It has already been a deadly year for house fires on First Nations. In the span of one month, nine people, mostly children, died in house fires on three different First Nations in Ontario, Alberta and Manitoba.
“We’re going to continue to lose lives, it’s just that simple. We need to move away from rhetoric and we need a solid plan,” says Blaine Wiggins, the executive director of the Aboriginal Firefighters Association of Canada.
A number of reports on deadly house fires on First Nations have been conducted by various levels of governments over the years, including the federal government’s Joint First Nations Fire Protection Strategy.
The strategy aimed to promote “initiatives that focus on fire prevention in order to support First Nations communities on reserve in reducing the risk of fire-related deaths and injuries.”
While there have been many recommendations over the years, few have been implemented.
“We need capacity, we need training,” says Wiggins on the latest episode of Face to Face.
The AFAC has started a National Indigenous Fire Safety Council Project to create a national approach to fire safety in Indigenous communities.
Currently, there is no national fire protection act that mandates fire safety standards or enforcement and houses and capital infrastructure are not subject to a national building code inspection process.
A report by the Chief Coroner of Ontario, released in 2021 found 86 per cent of fatal fires in First Nations communities occurred in homes or structures with either no or non-operational smoke alarms.
“Two very simple fixes that would address moving forward is all First Nations homes be built with hardwired smoke alarms, smoke detectors and that they’re sprinklers and that would solve a huge amount of problems moving forward versus us trying to keep band-aiding that solution,” says Wiggins.
While it is said that deadly house fires on First Nations are all too common, the reality says Wiggins, is the statistics just don’t exist. Collecting that data is another goal of the NIFSC project. Wiggins says a national reporting system has been created to help prevent future fires from happening by analyzing the root causes.
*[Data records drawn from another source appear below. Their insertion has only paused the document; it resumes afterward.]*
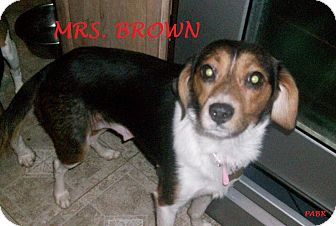 Beagle Mix Dog for adoption in Ventnor City, New Jersey - MRS. BROWN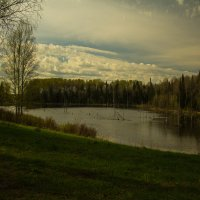 последние дни весны... :: Ольга Ерохина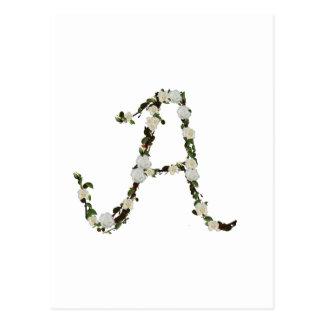 Monogram in white rose wreath postcard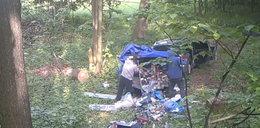 Przyjechali do lasu i... Ich niechlubny czyn nagrała fotopułapka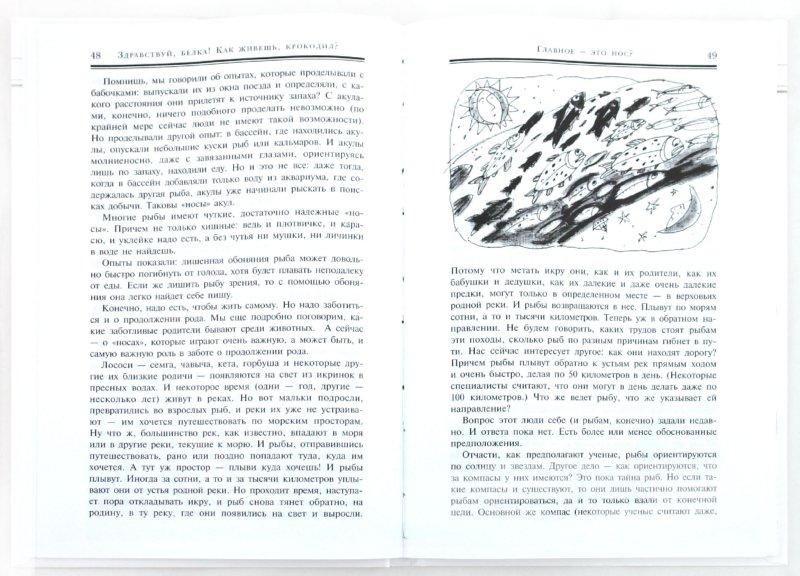 Иллюстрация 1 из 29 для Здравствуй, белка! Как живешь,  крокодил? - Юрий Дмитриев   Лабиринт - книги. Источник: Лабиринт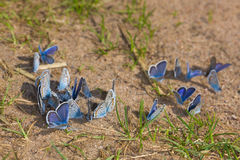 Flock of blue butterflies Royalty Free Stock Photo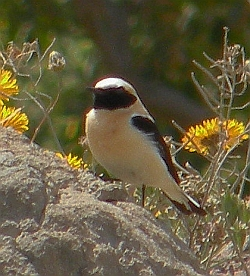 Black-eared Wheatear - Oenanthe hispanica © Teresa Farino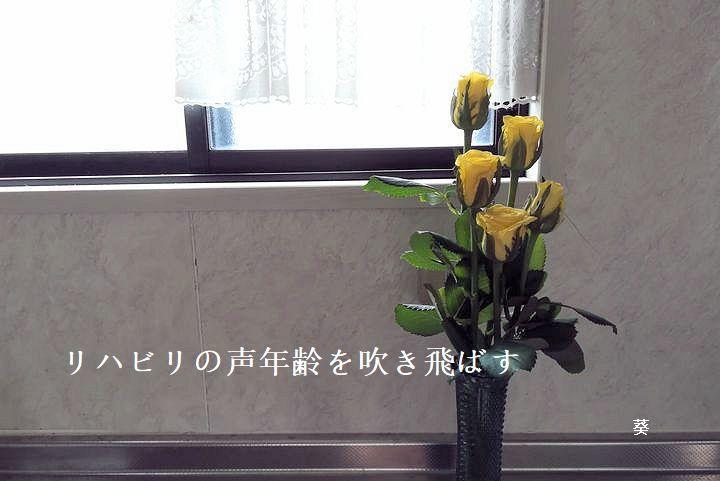 f0379160_14343214.jpg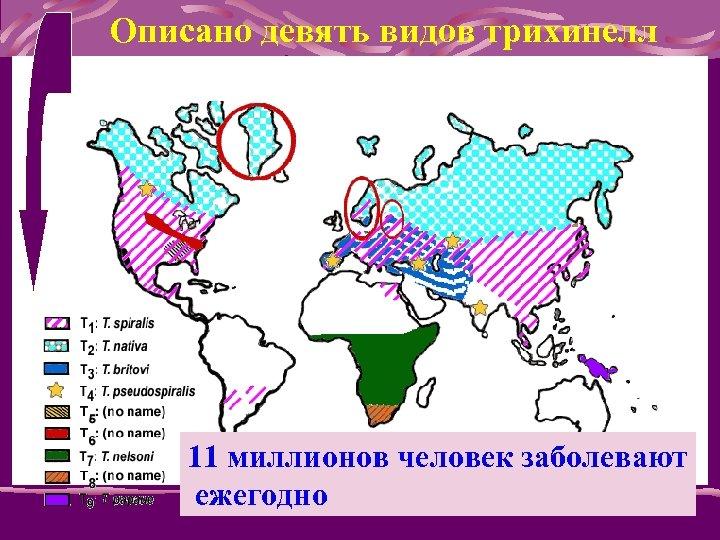 Описано девять видов трихинелл 11 миллионов человек заболевают ежегодно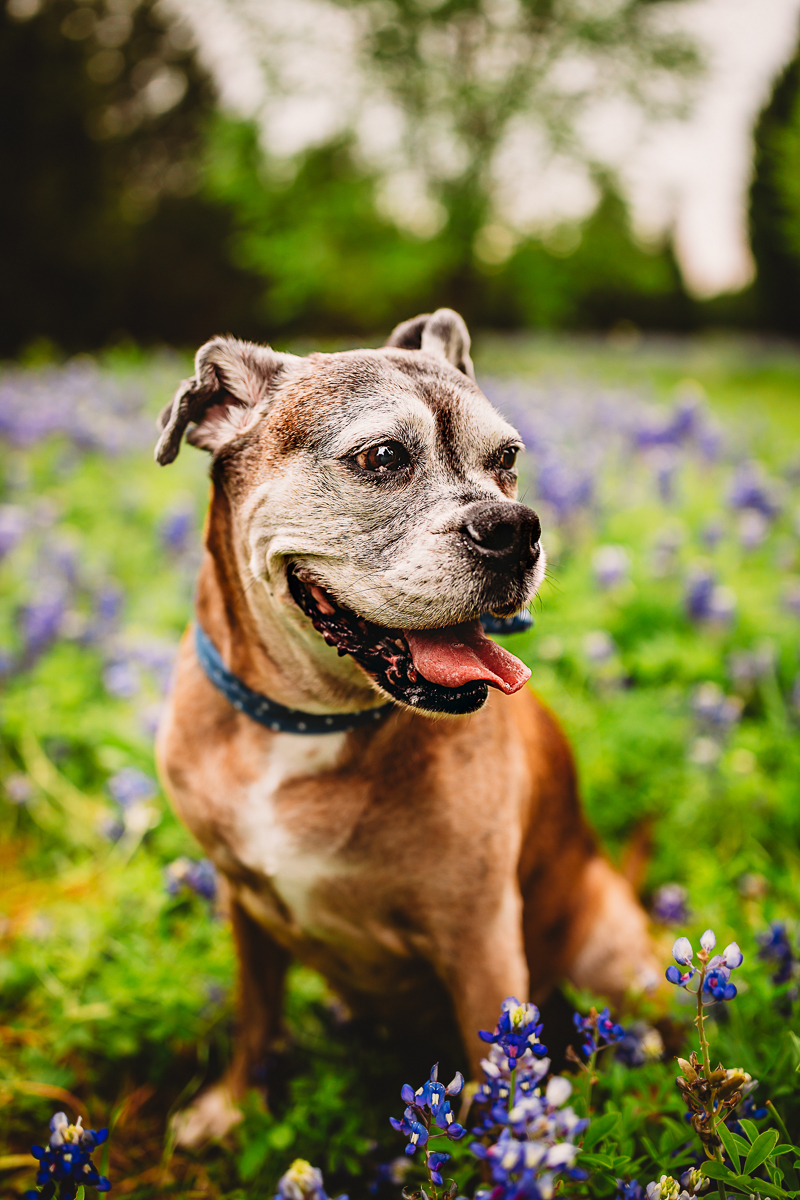 senior Boxer in the bluebonnets, ©Tabatha O'Brien Photography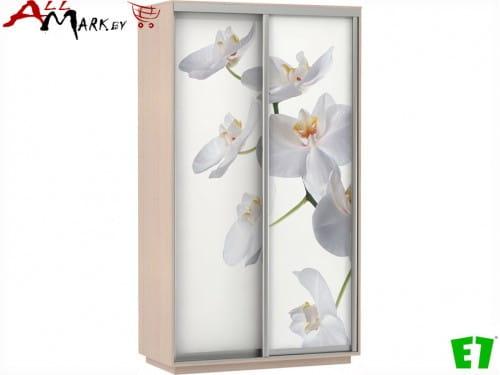 Готовый шкаф-купе Дуо Фото шириной 120 см, в цвете молочный дуб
Housing conditions on First Nations play a major role in those root causes. Overcrowding and a lack of maintenance and regular inspections all play into the risk. In 2016, Statistics Canada found more than 40 percent of First Nations people living on-reserve were living in a dwelling in need of major repairs.
Wiggins says funding is another major issue.
That same Ontario coroner’s report found between 2008 and 2017, Indigenous Services Canada provided only $29 million annually for fire protection to First Nations communities. That amounts to less than $48,000 per First Nation.
“Fire department funding for those who have fire departments are flexible funding,” says Wiggins.
“If a community has a greater need, as many do on housing or other infrastructure then those dollars won’t necessarily go to the fire department. So, that’s one of the things we’re encouraging that fire department funding, public safety funding be moved to comprehensive where it has to be used for that,” says Wiggins.
For many years, the focus has been on fire suppression says Wiggins and not so much on prevention and “that’s where we’re going to make the difference.”
Wiggins says the pandemic has derailed some of the work being done to improve fire safety but add they continue to push the file forward with the Minister.